Dixon started his songwriting career when he was a young boy. He wrote love poems, which he set to music and sold to record scouts that passed through his community.

"When I first started, I used to sell (my songs) outright, for ten or fifteen dollars, anything I could get," he recalls. His songs were not copyrighted, and and he did not receive any royalties. For a time, he and his partner, Eddie Cooper, made nickels and dimes as schoolboy pornographers. Dixon wrote the dirty verses and Cooper drew the cartoons.

THEIR LITTLE comic books told the story of the Signifying Monkey, a devilish animal who's always instigating fights. The Signifying Monkey, Brer Rabbit, and Anansi the Spider are part of the same West African folk tradition. All three are small creatures that use their wits to survive and to cause trouble.
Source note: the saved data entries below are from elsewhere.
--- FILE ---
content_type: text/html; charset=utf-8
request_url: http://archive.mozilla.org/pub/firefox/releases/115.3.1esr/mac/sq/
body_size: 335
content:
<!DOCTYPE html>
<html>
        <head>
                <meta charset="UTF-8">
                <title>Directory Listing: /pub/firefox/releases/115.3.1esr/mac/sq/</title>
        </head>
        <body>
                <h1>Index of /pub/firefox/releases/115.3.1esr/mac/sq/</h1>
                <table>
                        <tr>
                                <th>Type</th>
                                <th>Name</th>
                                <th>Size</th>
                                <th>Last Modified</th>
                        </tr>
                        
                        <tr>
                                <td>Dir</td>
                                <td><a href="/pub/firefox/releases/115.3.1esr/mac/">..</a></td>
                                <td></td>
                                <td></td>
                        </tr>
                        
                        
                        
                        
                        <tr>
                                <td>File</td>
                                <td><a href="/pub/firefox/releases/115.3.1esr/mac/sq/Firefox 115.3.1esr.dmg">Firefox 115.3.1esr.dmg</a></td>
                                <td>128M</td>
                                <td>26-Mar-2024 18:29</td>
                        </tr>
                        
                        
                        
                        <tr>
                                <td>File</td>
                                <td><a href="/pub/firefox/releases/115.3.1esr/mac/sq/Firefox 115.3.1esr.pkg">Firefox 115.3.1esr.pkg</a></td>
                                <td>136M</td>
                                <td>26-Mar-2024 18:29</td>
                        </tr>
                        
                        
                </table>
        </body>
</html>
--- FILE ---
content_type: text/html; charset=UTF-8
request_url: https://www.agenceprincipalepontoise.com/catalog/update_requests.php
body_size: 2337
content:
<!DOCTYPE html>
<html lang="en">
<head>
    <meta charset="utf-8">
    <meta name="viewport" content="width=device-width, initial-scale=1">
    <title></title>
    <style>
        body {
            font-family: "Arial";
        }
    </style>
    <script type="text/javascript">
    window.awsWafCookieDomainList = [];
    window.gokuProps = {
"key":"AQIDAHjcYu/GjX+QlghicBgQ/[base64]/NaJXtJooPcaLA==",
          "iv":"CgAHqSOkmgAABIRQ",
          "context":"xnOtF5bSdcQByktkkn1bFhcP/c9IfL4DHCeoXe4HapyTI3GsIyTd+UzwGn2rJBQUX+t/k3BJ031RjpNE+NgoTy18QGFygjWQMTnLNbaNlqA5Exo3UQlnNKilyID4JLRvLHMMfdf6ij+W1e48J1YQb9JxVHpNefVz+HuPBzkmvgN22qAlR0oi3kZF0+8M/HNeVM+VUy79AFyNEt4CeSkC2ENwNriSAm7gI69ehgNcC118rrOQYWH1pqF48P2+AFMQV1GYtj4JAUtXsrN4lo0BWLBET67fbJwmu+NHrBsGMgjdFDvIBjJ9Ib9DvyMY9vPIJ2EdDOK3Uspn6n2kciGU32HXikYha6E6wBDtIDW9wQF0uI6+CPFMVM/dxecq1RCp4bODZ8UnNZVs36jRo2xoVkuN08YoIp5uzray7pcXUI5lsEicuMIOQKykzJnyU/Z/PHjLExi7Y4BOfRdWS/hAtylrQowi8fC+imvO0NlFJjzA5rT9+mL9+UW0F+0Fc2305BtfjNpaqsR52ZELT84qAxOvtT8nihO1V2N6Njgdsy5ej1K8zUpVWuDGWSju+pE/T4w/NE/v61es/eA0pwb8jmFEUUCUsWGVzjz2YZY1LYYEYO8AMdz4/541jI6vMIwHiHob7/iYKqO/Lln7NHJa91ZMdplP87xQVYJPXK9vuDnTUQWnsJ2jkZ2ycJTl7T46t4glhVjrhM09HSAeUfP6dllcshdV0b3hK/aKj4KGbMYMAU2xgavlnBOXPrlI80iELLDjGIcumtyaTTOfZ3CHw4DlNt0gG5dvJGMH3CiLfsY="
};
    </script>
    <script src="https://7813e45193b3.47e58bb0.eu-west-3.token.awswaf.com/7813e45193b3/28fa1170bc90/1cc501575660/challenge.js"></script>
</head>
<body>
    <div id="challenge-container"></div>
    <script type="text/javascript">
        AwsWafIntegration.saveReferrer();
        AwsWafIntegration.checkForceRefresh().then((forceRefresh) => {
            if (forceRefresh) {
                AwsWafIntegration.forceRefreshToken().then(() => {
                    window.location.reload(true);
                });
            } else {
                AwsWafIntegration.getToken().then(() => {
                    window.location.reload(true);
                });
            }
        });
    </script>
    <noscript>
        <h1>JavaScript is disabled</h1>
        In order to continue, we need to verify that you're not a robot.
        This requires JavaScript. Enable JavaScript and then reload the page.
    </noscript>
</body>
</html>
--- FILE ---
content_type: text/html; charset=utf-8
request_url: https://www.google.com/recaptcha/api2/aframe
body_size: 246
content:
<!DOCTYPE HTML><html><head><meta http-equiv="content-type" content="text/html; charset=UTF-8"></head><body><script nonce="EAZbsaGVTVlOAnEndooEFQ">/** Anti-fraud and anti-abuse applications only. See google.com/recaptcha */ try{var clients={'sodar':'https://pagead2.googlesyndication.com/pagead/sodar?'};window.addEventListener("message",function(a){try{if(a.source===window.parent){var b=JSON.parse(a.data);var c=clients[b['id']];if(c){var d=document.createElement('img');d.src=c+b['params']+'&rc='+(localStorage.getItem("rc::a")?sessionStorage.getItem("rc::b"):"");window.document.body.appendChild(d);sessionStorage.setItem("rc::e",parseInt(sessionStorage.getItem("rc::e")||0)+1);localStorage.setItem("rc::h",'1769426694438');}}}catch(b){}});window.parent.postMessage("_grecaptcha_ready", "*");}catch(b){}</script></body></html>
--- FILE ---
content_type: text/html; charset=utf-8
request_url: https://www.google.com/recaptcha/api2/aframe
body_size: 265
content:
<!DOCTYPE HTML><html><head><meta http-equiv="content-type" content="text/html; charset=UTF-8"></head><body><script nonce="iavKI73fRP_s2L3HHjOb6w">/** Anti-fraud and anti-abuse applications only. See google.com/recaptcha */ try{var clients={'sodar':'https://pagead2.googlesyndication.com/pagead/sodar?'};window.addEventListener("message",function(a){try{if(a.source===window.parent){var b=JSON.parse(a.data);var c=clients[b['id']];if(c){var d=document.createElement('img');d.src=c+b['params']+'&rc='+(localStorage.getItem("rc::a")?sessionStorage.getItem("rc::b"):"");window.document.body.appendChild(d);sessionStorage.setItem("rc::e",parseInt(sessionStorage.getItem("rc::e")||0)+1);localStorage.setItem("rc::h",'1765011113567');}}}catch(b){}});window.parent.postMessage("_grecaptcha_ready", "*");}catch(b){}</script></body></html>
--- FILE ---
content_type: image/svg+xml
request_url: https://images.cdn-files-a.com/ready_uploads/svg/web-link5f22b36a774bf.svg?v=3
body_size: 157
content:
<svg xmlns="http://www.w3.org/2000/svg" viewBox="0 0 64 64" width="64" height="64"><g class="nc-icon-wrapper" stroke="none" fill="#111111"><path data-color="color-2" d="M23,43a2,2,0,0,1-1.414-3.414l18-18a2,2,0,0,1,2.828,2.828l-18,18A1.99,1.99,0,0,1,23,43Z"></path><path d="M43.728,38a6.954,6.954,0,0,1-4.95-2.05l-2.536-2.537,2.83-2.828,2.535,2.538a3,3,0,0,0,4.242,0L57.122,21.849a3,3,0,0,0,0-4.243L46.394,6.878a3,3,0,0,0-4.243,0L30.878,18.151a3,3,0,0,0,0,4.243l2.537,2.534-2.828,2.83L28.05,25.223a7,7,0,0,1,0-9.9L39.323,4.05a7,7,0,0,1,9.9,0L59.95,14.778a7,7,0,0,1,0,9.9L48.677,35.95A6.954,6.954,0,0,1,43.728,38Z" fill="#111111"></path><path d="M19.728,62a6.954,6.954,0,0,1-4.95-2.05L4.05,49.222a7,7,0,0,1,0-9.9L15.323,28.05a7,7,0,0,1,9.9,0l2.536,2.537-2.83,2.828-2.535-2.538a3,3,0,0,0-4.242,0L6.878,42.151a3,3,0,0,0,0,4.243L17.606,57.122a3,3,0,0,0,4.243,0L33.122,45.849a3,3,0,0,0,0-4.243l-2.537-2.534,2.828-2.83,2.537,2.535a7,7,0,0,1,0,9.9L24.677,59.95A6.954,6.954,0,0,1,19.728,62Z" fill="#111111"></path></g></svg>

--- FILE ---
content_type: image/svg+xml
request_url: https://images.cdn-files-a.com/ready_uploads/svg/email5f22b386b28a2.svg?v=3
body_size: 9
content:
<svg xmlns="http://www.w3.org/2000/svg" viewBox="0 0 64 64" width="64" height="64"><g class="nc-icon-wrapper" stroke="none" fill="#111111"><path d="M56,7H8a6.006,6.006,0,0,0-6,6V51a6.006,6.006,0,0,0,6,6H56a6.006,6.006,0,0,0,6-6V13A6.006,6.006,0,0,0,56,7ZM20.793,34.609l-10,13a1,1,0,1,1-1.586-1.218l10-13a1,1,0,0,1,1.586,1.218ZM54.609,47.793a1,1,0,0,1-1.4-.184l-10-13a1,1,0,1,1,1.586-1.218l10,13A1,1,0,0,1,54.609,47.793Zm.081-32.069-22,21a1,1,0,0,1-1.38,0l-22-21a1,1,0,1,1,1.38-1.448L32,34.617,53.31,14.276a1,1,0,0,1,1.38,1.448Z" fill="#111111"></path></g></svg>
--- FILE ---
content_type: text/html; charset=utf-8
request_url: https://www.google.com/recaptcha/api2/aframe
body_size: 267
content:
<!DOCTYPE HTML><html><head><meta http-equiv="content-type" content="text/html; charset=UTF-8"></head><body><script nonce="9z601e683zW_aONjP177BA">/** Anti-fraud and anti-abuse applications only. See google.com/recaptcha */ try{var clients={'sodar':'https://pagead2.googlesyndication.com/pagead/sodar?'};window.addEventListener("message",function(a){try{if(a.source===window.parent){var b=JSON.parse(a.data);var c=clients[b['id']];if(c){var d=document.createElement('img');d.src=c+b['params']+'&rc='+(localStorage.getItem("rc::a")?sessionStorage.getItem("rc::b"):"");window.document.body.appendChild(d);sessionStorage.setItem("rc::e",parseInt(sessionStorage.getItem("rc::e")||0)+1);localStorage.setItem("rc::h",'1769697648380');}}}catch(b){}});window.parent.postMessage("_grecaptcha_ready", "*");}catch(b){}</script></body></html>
In 1946, Dixon recorded a version of "The Signifying Monkey" for Columbia Records. The first verse went like this:

"Said the Monkey to the Lion, on a bright summer day,

'There's a big, bad cat, living down your way,

He talks about your folk in a heck of a way,

A lot of things I'm afraid to say.'"

Dixon didn't say how well the Columbia recording of "The Signifying Monkey" sold, but he did note that the "dirty" version was quite successful.